CONTOS DE HERTOGENBOSCH
A MENINA E A SERPENTE
Quando a vi no inferno, achei que já a
conhecia.
Talvez me
lembrasse dela de algum sonho. Conservava os olhos baixos para fingir modéstia,
tinha seios pequenos e uma silhueta elegante. A longa cabeleira, loira e
ligeiramente ondulada, descia-lhe até abaixo dos joelhos.

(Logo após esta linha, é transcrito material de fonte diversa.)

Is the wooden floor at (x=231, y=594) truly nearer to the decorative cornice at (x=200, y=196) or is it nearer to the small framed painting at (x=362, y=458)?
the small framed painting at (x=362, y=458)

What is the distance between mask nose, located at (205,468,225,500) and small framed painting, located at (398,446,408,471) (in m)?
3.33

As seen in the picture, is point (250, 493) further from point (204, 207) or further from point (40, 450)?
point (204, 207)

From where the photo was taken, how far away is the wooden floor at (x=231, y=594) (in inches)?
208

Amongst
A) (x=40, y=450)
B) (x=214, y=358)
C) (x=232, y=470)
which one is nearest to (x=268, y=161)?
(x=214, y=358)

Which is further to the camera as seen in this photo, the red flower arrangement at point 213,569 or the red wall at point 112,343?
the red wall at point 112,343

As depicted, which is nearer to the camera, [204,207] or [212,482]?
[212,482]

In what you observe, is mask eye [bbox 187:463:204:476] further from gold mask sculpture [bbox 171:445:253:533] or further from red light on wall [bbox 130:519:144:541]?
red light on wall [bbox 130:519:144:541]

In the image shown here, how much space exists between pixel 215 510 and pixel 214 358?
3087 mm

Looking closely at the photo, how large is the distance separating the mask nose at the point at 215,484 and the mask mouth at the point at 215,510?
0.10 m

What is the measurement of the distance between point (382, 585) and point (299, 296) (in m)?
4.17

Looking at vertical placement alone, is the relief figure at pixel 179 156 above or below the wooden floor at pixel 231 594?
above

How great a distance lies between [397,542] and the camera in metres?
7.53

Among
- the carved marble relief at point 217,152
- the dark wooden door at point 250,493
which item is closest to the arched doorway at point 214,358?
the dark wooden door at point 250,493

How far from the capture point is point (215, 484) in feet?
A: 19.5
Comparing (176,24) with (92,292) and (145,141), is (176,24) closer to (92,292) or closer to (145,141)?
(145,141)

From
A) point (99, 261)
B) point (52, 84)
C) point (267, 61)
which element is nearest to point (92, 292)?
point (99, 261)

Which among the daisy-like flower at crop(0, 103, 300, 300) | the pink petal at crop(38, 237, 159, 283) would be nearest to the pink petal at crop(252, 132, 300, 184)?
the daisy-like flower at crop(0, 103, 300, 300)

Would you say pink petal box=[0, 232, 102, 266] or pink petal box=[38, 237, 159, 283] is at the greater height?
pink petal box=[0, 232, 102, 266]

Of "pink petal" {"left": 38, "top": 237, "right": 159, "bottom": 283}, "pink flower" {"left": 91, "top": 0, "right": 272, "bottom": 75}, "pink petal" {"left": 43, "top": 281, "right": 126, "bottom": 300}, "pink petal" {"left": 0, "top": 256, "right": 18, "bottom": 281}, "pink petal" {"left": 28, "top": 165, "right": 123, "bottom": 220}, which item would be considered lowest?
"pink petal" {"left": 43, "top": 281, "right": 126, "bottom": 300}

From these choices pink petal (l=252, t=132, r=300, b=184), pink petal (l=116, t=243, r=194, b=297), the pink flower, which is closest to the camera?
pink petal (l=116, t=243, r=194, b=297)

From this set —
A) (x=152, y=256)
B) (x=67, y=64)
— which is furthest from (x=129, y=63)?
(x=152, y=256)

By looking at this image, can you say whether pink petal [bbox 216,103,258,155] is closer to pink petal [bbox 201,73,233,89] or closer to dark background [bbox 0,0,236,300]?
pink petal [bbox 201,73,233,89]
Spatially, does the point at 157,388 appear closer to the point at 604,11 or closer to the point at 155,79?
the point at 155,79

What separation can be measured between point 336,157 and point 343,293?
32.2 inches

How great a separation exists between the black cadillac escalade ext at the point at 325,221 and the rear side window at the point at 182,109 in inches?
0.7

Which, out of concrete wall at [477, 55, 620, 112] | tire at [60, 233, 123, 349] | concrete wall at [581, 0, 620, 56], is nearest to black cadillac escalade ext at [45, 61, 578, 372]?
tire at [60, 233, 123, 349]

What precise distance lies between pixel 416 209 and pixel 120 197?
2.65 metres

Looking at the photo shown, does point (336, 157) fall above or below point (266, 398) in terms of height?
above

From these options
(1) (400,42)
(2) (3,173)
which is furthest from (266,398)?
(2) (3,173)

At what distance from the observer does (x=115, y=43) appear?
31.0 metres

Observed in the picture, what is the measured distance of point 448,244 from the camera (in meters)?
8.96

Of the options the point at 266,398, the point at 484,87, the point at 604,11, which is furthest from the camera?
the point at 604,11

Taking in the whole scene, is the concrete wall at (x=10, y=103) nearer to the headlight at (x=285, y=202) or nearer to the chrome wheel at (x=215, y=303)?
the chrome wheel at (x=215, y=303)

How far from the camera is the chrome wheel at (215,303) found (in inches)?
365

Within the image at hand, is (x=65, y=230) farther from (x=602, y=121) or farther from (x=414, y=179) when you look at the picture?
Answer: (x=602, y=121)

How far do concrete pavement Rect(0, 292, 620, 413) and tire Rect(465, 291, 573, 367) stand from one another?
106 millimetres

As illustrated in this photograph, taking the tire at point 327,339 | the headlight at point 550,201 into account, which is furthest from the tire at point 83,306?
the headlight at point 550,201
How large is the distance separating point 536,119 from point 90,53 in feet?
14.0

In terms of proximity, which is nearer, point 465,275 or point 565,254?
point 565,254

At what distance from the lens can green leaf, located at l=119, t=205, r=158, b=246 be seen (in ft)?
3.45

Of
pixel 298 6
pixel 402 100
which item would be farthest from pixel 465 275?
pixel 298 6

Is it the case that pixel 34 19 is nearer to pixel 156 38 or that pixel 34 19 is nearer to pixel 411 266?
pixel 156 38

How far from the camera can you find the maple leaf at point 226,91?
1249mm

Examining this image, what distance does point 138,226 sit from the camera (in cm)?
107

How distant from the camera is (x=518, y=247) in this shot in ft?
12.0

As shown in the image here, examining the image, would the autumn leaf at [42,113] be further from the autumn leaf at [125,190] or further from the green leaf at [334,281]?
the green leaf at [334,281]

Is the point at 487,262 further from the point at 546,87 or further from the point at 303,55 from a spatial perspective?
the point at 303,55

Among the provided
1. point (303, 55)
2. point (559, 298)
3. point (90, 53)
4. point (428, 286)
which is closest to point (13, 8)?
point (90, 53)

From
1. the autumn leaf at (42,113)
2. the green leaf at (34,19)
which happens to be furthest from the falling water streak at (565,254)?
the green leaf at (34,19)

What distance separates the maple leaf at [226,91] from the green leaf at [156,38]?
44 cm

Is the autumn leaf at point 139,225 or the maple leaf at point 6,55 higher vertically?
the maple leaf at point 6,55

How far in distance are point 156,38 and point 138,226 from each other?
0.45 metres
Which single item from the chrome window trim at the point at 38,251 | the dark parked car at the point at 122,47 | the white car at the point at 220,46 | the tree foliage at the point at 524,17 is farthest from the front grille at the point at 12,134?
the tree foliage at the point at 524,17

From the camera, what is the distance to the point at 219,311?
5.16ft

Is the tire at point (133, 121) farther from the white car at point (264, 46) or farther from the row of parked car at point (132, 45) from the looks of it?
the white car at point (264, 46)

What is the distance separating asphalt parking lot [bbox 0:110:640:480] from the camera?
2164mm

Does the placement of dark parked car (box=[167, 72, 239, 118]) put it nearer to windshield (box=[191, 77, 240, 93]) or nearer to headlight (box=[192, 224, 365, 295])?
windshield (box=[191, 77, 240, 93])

Era vigiada por um monstro com forma de
lagarto que empunhava na mão direita um comprido círio aceso. Desconheço o
significado do círio. Há muitas coisas na obra de Bosch que não entendo.
Já nem sei por que razão falei da serpente. Não há lá serpente alguma. Vê-se é outro lagarto estranho, esguio e com apenas duas patas, que a abraça e lhe aproxima a cabeça do sexo.
Se a avistasse
noutro contexto, poderia deixar levar-me por aquela expressão de candura. Não
faltariam cavalheiros tontos dispostos a arriscar a vida para arrancar a virgem
às garras do demónio.
Virgem é que ela
não pode ser. Não há nenhum anúncio escrito à entrada, mas estou em crer que
não aceitam virgens no inferno. Pareceu-me que a rapariga não era indiferente
às carícias do lagarto magro.
Aos poucos, as
recordações foram chegando e o nome dela desenhou-se-me no espírito: Isabela.
Em tempos, a moça escapara-se de um conto meu inacabado.
Tratou-se uma
história invulgar que me deixou perplexo durante um par de semanas.
Embora tivesse
de me levantar cedo na manhã seguinte, não resisti a fixar por escrito a ideia
para um conto. É que já me acontecera adiar o registo de um pensamento e
esquecer-me dele por completo. Escrevi duas páginas, quase três. Não cheguei a
delinear o final, mas isso acontecia muitas vezes com as minhas narrativas. O
resto viria a seu tempo.
Deixei as folhas
manuscritas em cima da secretária e fui-me deitar.
No final da
tarde do dia seguinte, depois do trabalho, voltei a sentar-me à secretária para
continuar a minha obra inacabada. Estava lá apenas uma folha. Era a primeira.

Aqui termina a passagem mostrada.